Erken teşhis ve doğru tanı için kullanılan makine öğrenmesi algoritmaları, hastaların biyolojik, sosyal ve davranışsal verilerini analiz ederek ruhsal durumları hakkında ipuçları verebilmektedir. Bu veriler arasında ses analizi, yüz ifadelerinin değerlendirilmesi, hareket sensörleri ile izlenen davranışlar ve sosyal medya aktiviteleri yer almaktadır. Ayrıca yapay zeka uygulamaları, bireylerin ses tonlarındaki veya yazı dilindeki değişiklikleri analiz ederek depresyon, anksiyete ve distimi gibi ruhsal sağlık sorunlarının erken belirtilerini tespit edebilmektedir (Konyalı, Naipoğlu, Güner, Bakkal ve Çelik, 2025).

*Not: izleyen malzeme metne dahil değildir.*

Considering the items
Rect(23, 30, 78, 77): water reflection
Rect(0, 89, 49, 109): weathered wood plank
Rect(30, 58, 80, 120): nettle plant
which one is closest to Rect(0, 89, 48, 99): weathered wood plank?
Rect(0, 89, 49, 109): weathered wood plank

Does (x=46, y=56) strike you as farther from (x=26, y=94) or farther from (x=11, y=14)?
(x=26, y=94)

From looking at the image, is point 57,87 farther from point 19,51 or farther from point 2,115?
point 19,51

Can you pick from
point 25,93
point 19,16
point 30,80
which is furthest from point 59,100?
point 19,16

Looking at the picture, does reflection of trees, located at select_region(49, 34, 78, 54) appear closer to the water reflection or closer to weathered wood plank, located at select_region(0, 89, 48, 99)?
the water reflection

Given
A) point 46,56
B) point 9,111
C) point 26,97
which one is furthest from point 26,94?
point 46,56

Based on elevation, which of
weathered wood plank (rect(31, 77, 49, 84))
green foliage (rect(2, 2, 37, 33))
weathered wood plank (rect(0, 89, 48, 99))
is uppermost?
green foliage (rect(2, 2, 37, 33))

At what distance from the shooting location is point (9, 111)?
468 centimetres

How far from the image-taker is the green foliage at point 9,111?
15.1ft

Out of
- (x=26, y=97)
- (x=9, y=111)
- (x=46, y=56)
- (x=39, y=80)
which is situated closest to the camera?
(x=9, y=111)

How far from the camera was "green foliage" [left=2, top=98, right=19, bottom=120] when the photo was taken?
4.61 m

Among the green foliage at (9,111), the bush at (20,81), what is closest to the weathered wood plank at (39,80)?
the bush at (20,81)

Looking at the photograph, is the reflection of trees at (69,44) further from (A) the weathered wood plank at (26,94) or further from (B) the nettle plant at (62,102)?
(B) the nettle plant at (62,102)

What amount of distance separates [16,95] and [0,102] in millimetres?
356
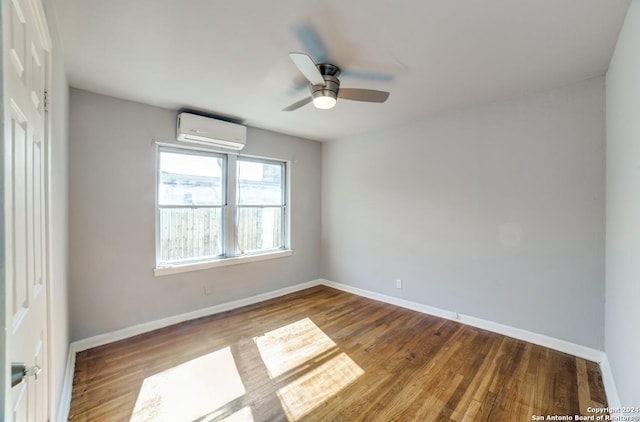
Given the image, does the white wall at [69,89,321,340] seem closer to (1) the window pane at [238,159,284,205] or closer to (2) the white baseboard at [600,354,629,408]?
(1) the window pane at [238,159,284,205]

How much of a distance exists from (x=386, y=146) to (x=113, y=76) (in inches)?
124

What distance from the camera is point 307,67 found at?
1862mm

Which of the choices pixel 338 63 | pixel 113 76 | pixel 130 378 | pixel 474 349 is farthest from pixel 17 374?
pixel 474 349

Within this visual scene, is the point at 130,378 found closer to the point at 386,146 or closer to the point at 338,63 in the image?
the point at 338,63

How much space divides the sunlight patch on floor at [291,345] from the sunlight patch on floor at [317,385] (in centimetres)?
19

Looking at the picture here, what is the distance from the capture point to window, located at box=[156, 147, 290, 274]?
335 cm

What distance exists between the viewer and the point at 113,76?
8.02 ft

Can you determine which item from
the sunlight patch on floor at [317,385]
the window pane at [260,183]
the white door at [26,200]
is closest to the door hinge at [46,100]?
the white door at [26,200]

YZ Destekli Terapi Teknolojileri ve Örnekler
Yapay zeka makineleri, bir hastanın teşhis profiline, eğilimlerine veya tedavi ilerlemesine dayanarak en uygun tedavileri iletebilir veya çeşitli yöntemleri koordine edebilir. Örneğin bir sanal terapist, belirli bir kültürel gruba uyum sağlamak için özelliklerini değiştirebilir; bu da hastayla ilişkiyi artırır ve iletişimi iyileştirir (Ediboğlu, 2023).
YZ uygulamaları, terapistleri desteklemek veya kısmen terapist gibi işlev görmek üzere tasarlanmıştır. Sanal terapist uygulamaları, robot terapistler ve sosyal robotlar bu teknolojilere örnektir. Örneğin, Woebot isimli web tabanlı sohbet robotu, Bilişsel Davranışçı Terapi Modeline dayanarak depresyon ve anksiyete belirtileri taşıyan öğrenciler üzerinde denenmiştir. Yapılan çalışmada Woebot’un denendiği grupta depresyon ve anksiyete belirtilerinde anlamlı düşüş gözlemlenmiştir.
Diğer örnekler:
-
Mobilyzel, 8 yetişkinin 8 haftalık sürede kaygı ve depresyon belirtilerini azaltmıştır.
-
DBT Coach, madde kullanımı ve depresyon belirtilerinde azalma sağlamıştır.
-
TESS sohbet robotu, danışanların yalnızlık, depresyon ve kaygı düzeylerini düşürmüştür.
-
PTSD Coach, TSSB’de 78 ülkede 130 binden fazla kişi tarafından kullanılmış ve olumlu geri bildirimler almıştır.
-
SARA programı, madde bağımlılığı olan ergenlerde başarıyla uygulanmıştır.
Depresyon için Deprexis, demans hastaları için NAO, PARO ve DOG gibi uygulamalar da oldukça yararlı bulunmuş, özellikle evde bakım hizmetlerini desteklemiştir. YZ tabanlı bilgisayar oyunları, ergenlerin terapisinde öz güven ve problem çözme yeteneklerini geliştirmeye yardımcı olmuştur (Akkan ve Ülker, 2023).
Etik ve Sınırlamalar
Yapay zeka, psikoloji alanında devrim niteliğinde katkılar sağlasa da eksiklikleri mevcuttur. Yapay zekâ terapistler, yüz ifadelerini ve mimikleri algılayabilse de danışan sessiz kaldığında onu anlayamaz; dolayısıyla terapistin yerini alması mümkün değildir. Ayrıca, kişisel verilerin korunması ve etik sorumluluklar belirsizdir; bu durum yapay zekaya güveni sınırlar ve etik tartışmaları gündeme getirir.
Sonuç
Sonuç olarak, yapay zeka psikoloji ve psikoterapi alanında büyük potansiyel taşımaktadır. Ruh sağlığı açısından terapistlere ve hastalara önemli katkılar sunmakta ve gelecekte daha da yaygın hale gelecektir. Ancak terapötik ilişki ve etik sorumluluklar nedeniyle, yapay zekanın terapistin yerini alması mümkün değildir. Bu teknoloji, psikoterapide bir yardımcı ve destekleyici araç olarak değerlendirilmeli ve dikkatle kullanılmalıdır.
Kaynakça
-
Ülker, S. V., & Akkan, G. (2023). RUH SAĞLIĞI HİZMETLERİNDE YAPAY ZEKA UYGULAMALARI VE İLİŞKİLİ TEKNOLOJİLER. Fenerbahçe Üniversitesi Sosyal Bilimler Dergisi, 3(2), 242-263. https://doi.org/10.58620/fbujoss.1368922
-
Konyalı, A., Naipoğlu, C., Güner, S., Bakkal, İ., vd. (2025). PSİKOLOJİDE YAPAY ZEKÂ KULLANIMI VE UYGULAMALARI. Journal of Kocaeli Health and Technology University, 3(1), 1-17.
-
Ediboğlu GO. Yapay zekanın insan zekasına psikoterapötik yaklaşımı. Çukurova Tıp Öğrenci Derg. Haziran 2023;3(1):12-18.
-
Remziye, N. A. S. V. Ü., & DOĞAN, K. İ. A. (2022). Günümüz ve Gelecekteki Teknolojinin Psikoterapi Uygulamalarına Etkisi ve Etik Tartışmalar. Sciences (JOSHAS JOURNAL), 8(59).